[BEGIN DATA SUPPLIED]
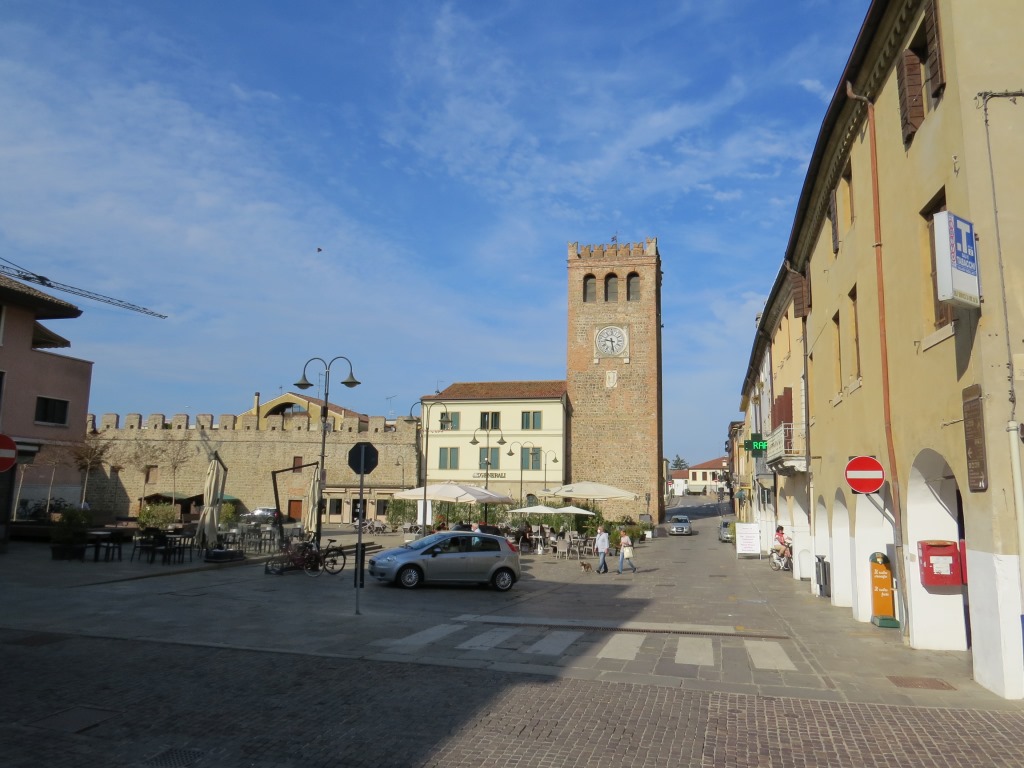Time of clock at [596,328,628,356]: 9:28
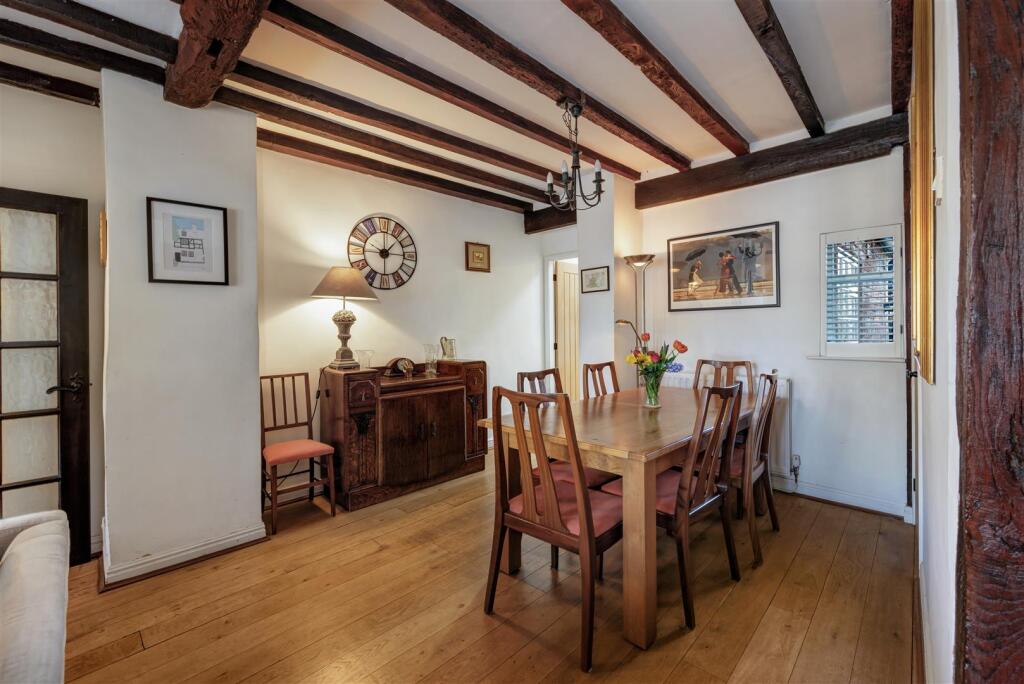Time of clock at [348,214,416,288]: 12:07
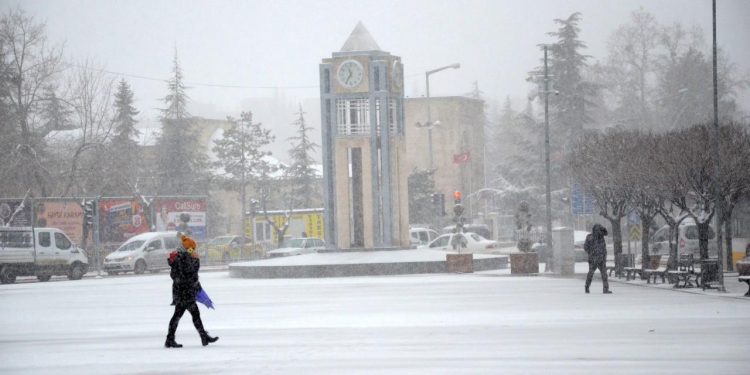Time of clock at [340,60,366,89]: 11:35
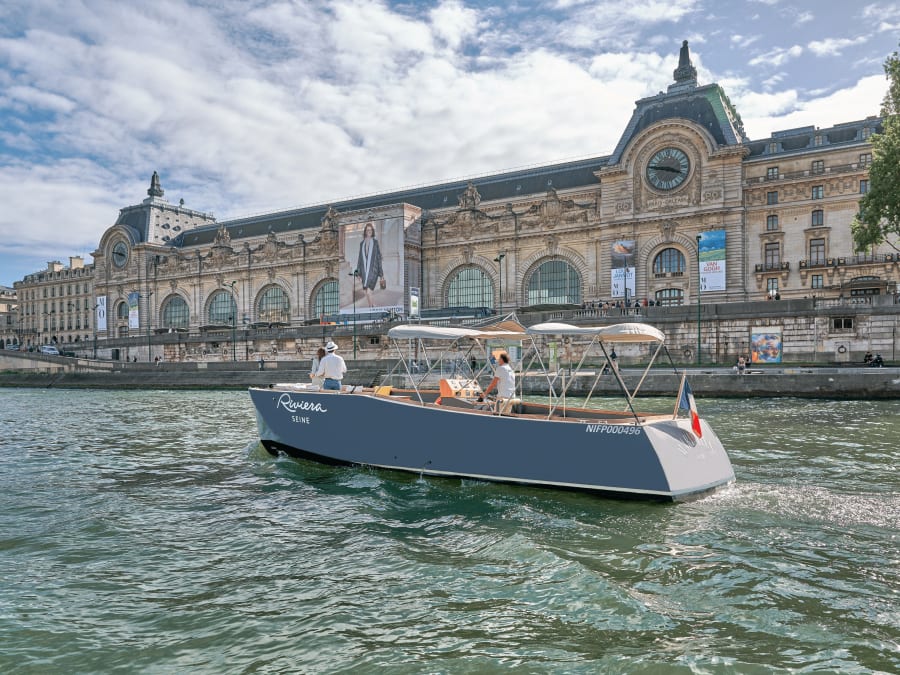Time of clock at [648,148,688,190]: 3:46
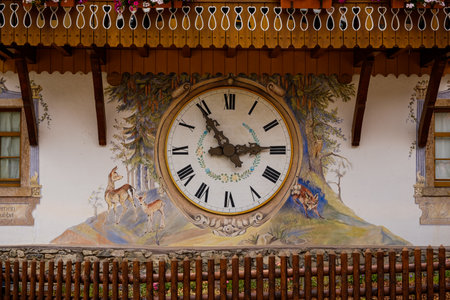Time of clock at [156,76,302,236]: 2:54
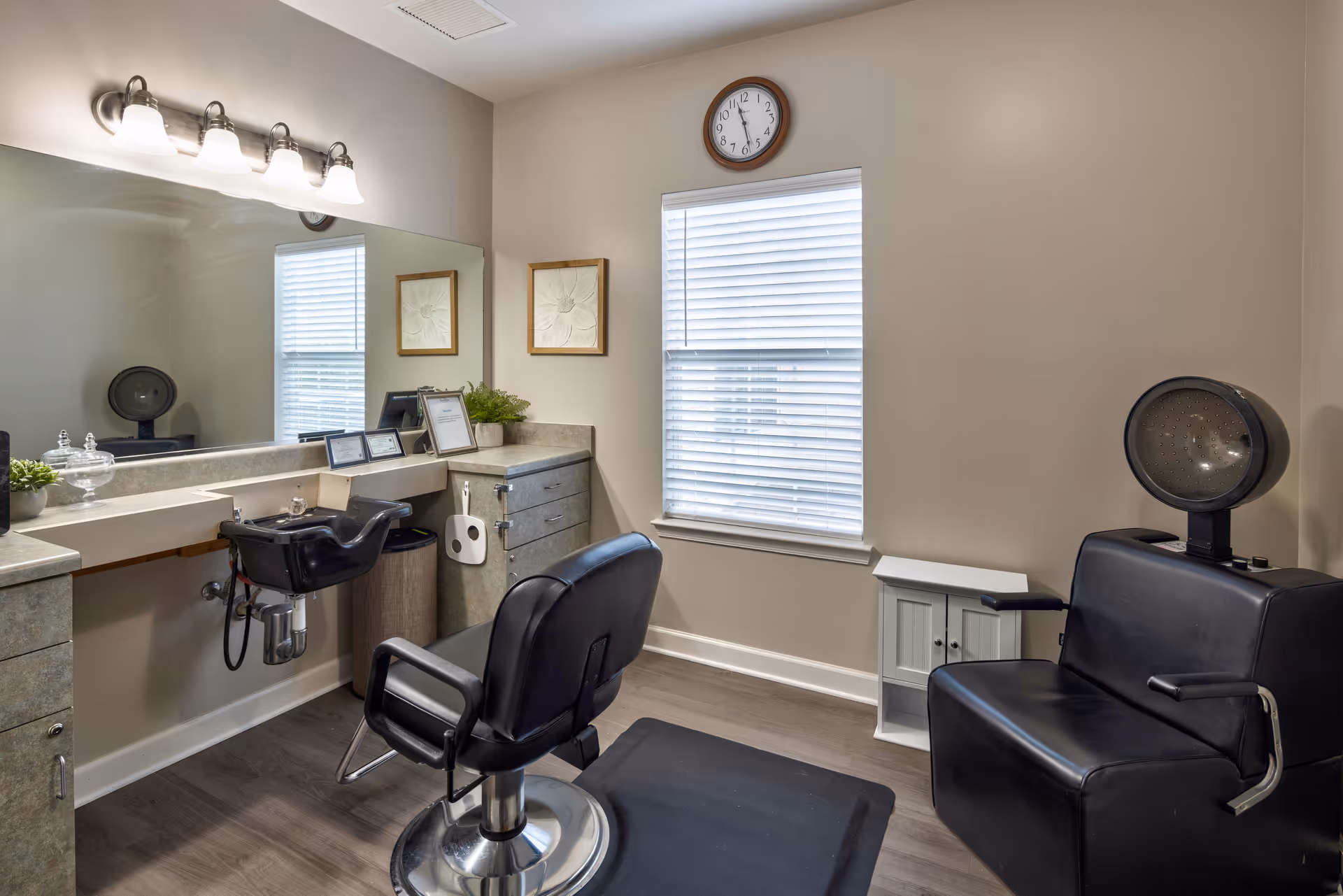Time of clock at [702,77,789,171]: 11:28
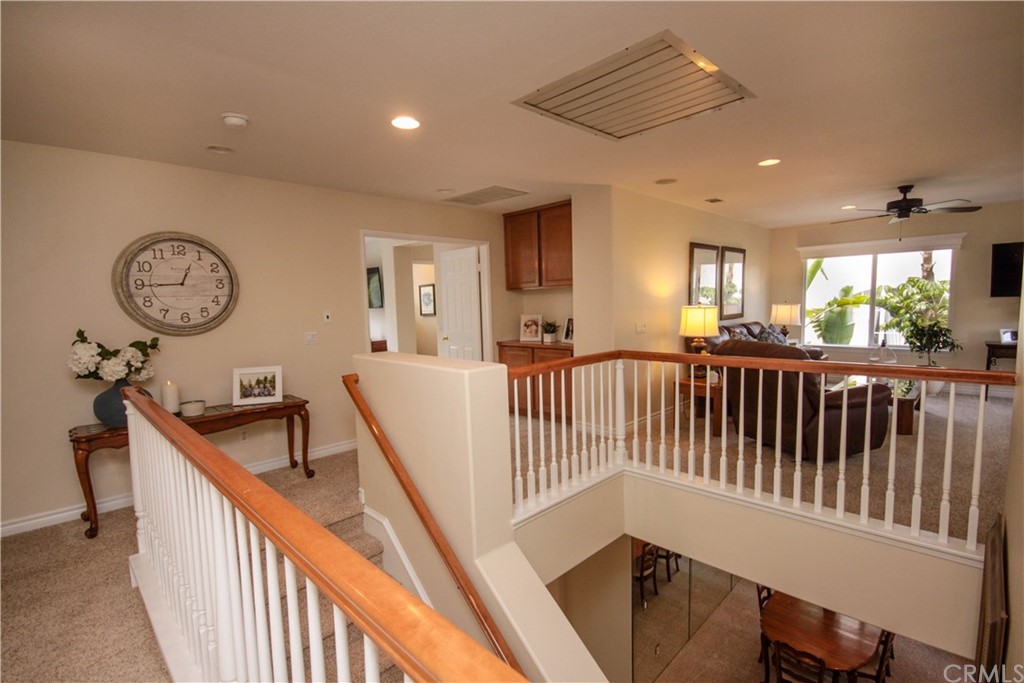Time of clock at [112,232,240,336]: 12:44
[END DATA SUPPLIED]
■ EXERCISE PROMPT
Extract every row above verbatim, one per line, omitting the pictures.

■ TASK ANSWER
Time of clock at [596,328,628,356]: 9:28
Time of clock at [348,214,416,288]: 12:07
Time of clock at [340,60,366,89]: 11:35
Time of clock at [648,148,688,190]: 3:46
Time of clock at [156,76,302,236]: 2:54
Time of clock at [702,77,789,171]: 11:28
Time of clock at [112,232,240,336]: 12:44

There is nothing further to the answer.